Erken yaşta evlendiğim için kendimi bir bakıma korumuşum. Sonra o boşanma sürecinde ‘noluyor ya’ dedim.”
‘ANNE SÜTÜ İLE BESLEDİM’
“İki tane çocuk doğurmak çok hoştu. Ben anne olmayı çok sevdim. Anaç da bir imal var. 17 yıl evvel Bero doğdu. Ortalarında 6,5 yıl var sonra Ponçiğim Pars doğdu. Yalnızca anne sütüyle besledim çocuklarımı. Bu çok önemli bence.”
‘ÇOCUĞA MAKUS ANI KALSIN İSTEMEDİM’
“Bir dönüm noktam da doğal ki Ponçiğim ile yaşadığım durum. O hususla ilgili hem konuşmak istiyorum, hem istemiyorum. Güç konuşması…
Haksız yere eleştirildiğimi düşünüyorum. Ponçiğin durumu herkesin başına gelebilir. Allah hiç kimseye vermesin ancak her anne babanın başına gelebilir. Bu bir dünya, yarın ne olacağımız aşikâr değil. Bir hastalık. Birinci başta inanmak istemiyorsunuz. Pars’ın hastalığı olduğunda ben çabucak ignore ettim durumu. Olmasını istemedim her anne üzere… Göğüsledim durumu. İşin içine girip, Nasıl çözeriz? Ne yapalım? Sonra zati çabuk düzgünleşiyor üzere bir durum oldu. Çok hoş karşılıklar aldık hastalığın tanısı konulduktan sonra. Bunu kimseye anlatmadım. Çocuğa bu türlü bir anı kalsın istemedim. Zira güzelleşecekti…”
‘KİMSE EMPATİ YAPAMAZ’
“Bu durumu yaşayan tek bayan ben değilim.

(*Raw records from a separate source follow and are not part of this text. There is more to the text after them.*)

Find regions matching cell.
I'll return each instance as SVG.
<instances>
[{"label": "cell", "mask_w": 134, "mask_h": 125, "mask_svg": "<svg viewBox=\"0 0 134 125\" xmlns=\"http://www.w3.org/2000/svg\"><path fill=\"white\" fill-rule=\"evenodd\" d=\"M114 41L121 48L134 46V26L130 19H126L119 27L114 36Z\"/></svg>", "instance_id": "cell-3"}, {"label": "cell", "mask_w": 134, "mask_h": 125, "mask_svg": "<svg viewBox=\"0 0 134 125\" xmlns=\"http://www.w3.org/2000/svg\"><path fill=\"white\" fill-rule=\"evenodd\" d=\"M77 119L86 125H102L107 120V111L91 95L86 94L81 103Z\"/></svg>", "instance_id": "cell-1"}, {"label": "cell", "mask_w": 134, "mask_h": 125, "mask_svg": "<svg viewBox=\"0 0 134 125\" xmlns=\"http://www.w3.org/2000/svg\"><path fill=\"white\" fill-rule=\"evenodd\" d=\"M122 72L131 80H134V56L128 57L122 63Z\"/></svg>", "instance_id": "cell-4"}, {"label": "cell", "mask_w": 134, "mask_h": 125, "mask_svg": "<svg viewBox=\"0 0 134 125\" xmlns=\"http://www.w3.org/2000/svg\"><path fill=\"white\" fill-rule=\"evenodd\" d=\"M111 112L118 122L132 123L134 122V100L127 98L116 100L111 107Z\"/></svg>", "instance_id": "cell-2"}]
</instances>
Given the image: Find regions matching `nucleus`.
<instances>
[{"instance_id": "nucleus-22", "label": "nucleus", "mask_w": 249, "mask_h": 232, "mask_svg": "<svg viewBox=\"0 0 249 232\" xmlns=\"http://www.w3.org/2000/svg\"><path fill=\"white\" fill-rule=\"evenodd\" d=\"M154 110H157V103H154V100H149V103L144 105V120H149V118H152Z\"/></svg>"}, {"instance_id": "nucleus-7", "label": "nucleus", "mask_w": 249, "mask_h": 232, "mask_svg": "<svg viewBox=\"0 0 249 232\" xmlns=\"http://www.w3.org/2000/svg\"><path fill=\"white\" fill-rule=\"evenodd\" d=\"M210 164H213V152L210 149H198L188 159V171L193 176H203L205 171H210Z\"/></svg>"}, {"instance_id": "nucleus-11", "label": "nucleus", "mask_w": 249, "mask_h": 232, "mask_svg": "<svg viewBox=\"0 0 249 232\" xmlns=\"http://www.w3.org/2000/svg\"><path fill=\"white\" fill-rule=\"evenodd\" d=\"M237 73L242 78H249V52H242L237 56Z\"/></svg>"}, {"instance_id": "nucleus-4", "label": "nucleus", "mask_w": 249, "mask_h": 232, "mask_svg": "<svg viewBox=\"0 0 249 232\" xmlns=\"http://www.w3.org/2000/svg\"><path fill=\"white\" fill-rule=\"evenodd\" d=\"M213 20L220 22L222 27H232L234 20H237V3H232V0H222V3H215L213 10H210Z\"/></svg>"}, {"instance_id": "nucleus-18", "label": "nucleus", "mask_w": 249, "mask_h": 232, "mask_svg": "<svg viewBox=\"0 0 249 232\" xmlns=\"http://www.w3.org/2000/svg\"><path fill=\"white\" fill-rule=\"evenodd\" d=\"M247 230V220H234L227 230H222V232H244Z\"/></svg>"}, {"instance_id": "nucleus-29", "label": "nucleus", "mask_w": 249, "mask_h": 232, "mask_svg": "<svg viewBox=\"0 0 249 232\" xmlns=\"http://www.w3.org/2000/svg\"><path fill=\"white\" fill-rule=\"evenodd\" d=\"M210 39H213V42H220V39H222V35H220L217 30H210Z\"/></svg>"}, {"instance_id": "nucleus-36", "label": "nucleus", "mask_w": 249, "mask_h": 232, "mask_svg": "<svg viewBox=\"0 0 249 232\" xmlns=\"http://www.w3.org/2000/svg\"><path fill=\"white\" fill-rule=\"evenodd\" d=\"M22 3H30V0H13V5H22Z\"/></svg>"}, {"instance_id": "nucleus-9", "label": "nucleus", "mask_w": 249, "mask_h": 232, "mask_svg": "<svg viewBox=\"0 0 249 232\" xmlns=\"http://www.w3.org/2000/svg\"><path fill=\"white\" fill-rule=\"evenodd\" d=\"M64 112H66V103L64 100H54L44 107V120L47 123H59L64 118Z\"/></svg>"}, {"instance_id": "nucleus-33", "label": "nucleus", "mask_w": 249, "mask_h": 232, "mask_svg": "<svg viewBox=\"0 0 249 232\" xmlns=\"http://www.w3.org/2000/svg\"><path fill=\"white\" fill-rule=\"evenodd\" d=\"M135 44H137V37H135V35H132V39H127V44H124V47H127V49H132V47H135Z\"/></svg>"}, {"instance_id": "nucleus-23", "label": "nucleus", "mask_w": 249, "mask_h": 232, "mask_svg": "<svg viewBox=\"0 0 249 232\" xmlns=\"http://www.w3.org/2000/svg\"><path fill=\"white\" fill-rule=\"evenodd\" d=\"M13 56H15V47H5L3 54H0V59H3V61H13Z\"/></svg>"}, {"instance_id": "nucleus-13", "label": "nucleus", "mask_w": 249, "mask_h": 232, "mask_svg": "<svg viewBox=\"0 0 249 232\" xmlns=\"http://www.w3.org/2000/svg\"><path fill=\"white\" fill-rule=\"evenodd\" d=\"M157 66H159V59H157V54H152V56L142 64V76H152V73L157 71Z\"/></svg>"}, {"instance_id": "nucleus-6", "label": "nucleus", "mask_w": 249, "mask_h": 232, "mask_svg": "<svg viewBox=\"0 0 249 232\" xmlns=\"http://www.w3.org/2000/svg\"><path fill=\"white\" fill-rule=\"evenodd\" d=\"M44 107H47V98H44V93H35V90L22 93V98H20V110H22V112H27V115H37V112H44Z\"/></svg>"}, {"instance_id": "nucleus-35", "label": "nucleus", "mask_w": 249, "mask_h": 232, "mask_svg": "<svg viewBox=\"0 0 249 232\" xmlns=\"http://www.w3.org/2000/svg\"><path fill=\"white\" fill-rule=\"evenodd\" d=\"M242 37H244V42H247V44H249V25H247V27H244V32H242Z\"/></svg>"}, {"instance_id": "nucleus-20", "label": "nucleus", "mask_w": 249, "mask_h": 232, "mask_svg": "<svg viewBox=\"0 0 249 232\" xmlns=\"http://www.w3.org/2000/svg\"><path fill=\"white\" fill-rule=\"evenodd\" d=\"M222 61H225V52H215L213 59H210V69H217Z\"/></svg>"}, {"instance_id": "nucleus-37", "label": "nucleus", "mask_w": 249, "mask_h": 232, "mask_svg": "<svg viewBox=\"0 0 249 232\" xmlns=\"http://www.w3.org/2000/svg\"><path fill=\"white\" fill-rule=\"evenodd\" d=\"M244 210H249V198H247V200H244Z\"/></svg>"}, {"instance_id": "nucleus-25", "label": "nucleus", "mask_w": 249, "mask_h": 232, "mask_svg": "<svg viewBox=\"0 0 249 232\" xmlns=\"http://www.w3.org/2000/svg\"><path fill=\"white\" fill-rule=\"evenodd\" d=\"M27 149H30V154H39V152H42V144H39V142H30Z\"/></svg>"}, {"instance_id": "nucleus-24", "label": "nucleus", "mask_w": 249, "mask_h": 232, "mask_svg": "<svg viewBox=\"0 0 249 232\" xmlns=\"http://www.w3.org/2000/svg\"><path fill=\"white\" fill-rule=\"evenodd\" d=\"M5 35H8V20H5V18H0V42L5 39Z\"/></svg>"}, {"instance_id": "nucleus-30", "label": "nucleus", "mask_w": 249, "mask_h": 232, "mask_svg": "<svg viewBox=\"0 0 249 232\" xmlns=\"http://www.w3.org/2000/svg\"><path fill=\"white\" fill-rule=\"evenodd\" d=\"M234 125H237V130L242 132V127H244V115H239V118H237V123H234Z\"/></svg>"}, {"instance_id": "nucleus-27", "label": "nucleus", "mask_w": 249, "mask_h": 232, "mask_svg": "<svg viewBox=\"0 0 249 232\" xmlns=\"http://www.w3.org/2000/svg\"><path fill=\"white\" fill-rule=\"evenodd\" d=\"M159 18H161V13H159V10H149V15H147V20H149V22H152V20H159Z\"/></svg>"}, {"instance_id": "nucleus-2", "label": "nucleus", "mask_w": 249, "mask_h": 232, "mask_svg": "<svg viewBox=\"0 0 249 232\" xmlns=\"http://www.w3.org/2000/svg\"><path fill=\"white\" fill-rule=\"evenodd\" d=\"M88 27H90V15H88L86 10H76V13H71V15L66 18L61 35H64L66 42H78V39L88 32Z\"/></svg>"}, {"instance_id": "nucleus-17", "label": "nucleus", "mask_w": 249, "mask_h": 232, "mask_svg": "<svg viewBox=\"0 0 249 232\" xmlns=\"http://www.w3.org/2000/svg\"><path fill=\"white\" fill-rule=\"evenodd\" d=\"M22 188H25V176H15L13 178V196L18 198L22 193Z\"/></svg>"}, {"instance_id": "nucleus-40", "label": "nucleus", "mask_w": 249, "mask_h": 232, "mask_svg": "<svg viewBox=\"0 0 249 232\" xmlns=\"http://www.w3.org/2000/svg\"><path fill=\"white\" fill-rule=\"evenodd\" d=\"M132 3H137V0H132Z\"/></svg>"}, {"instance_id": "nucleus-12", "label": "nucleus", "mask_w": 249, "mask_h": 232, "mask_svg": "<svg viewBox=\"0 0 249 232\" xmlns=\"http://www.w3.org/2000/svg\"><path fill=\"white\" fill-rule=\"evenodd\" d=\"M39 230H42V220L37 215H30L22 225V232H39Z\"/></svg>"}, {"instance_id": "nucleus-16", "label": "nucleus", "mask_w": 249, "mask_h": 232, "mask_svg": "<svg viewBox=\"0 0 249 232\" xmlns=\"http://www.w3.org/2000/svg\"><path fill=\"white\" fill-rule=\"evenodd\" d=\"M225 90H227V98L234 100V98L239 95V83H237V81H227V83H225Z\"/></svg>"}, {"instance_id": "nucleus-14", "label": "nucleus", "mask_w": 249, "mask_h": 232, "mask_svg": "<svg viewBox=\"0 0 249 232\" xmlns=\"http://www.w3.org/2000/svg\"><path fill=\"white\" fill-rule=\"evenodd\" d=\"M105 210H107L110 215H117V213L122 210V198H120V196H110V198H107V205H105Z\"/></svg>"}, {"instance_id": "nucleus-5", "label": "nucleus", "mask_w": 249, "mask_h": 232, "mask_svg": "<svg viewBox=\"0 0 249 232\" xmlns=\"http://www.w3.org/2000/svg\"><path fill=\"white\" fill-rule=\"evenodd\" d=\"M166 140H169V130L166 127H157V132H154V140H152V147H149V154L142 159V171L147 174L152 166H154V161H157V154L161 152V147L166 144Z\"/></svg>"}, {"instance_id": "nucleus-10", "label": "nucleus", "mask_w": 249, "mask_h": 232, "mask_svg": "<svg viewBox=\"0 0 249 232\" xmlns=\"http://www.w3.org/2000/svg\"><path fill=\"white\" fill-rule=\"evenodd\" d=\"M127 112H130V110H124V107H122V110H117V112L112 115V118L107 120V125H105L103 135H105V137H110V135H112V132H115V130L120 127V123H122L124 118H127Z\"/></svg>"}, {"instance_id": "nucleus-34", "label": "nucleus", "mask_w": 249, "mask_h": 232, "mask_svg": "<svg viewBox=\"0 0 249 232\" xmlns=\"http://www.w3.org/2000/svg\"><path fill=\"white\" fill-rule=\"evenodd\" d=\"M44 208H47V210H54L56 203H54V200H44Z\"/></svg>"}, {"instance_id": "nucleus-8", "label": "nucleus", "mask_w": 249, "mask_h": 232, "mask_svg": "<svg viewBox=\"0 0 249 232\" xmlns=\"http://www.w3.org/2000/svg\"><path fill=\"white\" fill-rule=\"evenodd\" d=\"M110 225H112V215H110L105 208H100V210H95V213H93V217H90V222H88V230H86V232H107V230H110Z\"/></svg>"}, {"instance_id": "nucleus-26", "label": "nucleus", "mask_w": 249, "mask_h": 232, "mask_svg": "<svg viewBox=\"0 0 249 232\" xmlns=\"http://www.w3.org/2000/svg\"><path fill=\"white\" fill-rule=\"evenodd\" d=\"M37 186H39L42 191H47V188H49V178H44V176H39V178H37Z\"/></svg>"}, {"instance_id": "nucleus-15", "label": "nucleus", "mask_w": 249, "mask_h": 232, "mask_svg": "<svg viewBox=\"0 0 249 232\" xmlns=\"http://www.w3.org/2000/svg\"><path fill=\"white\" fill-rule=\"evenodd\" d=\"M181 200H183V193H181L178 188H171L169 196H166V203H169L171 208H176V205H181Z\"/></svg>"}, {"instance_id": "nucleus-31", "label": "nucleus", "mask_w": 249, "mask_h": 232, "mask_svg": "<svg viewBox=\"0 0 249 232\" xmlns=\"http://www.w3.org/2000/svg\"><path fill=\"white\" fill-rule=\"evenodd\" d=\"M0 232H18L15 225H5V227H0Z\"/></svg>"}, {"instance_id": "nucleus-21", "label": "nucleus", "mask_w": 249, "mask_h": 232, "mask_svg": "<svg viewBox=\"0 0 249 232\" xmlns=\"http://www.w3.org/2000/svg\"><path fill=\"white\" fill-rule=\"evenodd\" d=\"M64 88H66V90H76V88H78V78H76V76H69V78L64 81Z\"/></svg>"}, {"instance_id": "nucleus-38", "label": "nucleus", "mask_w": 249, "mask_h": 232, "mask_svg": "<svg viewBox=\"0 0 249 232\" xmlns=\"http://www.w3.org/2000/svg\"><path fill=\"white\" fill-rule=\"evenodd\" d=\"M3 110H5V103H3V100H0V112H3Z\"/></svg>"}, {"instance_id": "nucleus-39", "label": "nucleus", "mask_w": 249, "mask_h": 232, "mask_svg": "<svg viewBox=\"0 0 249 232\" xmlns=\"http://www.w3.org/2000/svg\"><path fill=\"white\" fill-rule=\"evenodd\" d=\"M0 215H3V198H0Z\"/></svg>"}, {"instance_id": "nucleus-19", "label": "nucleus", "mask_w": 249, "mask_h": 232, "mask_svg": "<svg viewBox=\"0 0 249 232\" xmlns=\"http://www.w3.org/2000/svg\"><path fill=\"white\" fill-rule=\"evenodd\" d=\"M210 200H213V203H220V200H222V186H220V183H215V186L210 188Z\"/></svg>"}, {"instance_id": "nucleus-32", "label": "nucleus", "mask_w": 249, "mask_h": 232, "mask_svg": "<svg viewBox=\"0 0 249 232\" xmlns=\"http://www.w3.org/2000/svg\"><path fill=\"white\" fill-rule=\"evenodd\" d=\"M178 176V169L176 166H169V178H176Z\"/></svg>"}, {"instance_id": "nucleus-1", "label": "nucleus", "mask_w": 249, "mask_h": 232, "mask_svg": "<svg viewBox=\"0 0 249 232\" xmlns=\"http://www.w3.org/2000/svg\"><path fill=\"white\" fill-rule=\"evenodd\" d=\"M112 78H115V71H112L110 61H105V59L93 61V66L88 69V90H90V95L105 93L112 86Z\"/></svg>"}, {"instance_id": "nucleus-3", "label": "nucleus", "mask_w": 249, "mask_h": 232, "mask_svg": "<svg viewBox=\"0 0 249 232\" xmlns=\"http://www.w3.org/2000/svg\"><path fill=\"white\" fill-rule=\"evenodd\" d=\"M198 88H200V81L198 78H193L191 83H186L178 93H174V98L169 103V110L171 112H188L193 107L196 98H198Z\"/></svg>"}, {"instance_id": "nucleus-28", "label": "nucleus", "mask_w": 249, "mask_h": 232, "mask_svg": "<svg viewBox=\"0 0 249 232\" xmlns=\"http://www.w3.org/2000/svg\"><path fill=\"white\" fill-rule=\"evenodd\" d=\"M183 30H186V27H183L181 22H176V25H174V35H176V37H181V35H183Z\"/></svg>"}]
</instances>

Tek anne ben değilim. Bunun şımarıklığını da yapmak istemiyorum. Lakin insanların çok büyük konuştuğunu görüyorum. Çocukları olan beşerler nasıl korkmadan makus yorum yapıp, berbat cümleler kullanabiliyorsunuz? Benim yaşadığım acıyı nasıl anlayabilirler? Manaya talihi var mı bir insanın? Yaşamadan anlayamaz ki! Empati yapabilir mi, bence yapamaz!”
‘YORUMLAR ACIMASIZ’
“2,5 yıla yakın ben hastanede yaşadım. Orayı bir cümbüş alanına çevirdim. Biz ilik nakline giderken ‘ilik hediyesi’, ‘ilik eğlencesi’ diye bir oyun çıkardım. İnanılmaz bir şeydi. Bütün aile güya diş buğdayı üzere ikram aldı. Pars çok eğlendi. İnanılmaz şeyler yaşadık. Bunları yaşamış bir insan olarak yapılan yorumları çok korkusuz, acımasız buluyorum.”

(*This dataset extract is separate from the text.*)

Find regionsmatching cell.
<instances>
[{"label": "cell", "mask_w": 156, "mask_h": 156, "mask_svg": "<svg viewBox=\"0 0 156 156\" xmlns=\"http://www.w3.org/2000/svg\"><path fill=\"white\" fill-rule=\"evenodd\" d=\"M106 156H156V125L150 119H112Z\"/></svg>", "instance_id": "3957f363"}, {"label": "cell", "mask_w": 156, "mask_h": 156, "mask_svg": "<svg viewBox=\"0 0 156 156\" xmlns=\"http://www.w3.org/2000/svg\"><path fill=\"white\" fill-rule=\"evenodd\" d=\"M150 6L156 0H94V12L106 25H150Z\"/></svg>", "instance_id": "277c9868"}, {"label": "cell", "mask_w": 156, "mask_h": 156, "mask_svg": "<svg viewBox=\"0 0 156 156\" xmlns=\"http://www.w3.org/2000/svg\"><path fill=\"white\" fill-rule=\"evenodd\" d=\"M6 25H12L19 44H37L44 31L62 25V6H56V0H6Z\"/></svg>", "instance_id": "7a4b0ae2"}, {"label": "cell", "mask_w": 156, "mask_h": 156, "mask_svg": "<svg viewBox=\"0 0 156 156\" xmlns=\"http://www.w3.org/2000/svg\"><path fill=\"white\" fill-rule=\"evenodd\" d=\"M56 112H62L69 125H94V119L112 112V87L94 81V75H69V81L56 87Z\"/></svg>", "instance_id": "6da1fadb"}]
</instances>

‘KAN DONDURAN BİR CÜMLEYDİ’
“Şöyle bir şey bekleniyor, bunu hissediyorum: Ebru Ponçiğini kaybetti, artık o da ölür. Olması gereken bu. Bunu mu istiyorsunuz? Benim bir tane daha oğlum var, ailem var. Hiç mi aklınıza gelmiyor bu türlü şeyler. Elbette yorum yapabilirsiniz ancak evvel vicdanınızı düşünün. Ben Pars’ımın istediği üzere burada, karşınızdayım.”
“Zaman vakit ağlıyorum. Ağlamak da insani bir his. Tanıdığım birisi “Ya Ebru olağanüstü, çok hoş çekimler yapıyorsun, seyahatlere gidiyorsun, çalışıyorsun, her şey çok hoş gidiyor, çok hoş görünüyorsun, daha da mı gençleştin sen?” dedikten çabucak sonra “Ama alışılmış senin âlâ olma talihin yok ki… Ne yaparsan yap” dedi. Kan dondurucu bir cümle. Baş bu, mantalite bu…”
‘TERAPİLERLE AYAKTA DURMAYI ÖĞRENDİM’
“Ben 17 yaşından beri çalışıyorum, Türkiye Cumhuriyeti’ne vergi ödüyorum. Ben sıradan bir insan değilim. Ben hizmet veriyorum, çalışıyorum. Bir tane Ebru var bunu yapmayın!”
“Aldığım terapilerle ayakta durmayı öğrendim. Ben güçlü bir beşerim bunu biliyorlar ancak “Ben o kadar güçlü değilim, bana güvenmeyin” diyorum. Hala terapi almaya devam ediyorum.”
‘ACIMI NASIL YAŞAYACAĞIMA BEN KARAR VERİRİM’
“Hiç kimse benden ölmemi beklemesin. Ben yaşadığım acıyı kendim biliyorum. Bunun hesabını kimseye vermek zorunda değilim. Bunun hesabını bana kimse de soramaz. Bu benim acım. Ben yaşıyorum, nasıl yaşayacağıma kendim karar veririm.”
“Biraz Allah’tan korkun. bir lokma vicdanınız olsun. Ponçik beni koruyor. Ben onunla daima iletişimdeyim. Bir kadro şeyler de yaşıyorum esasen. Bu hususla ilgili elinizi vicdanınıza koyarak yorum yapın, anne baba iseniz de biraz korkun.”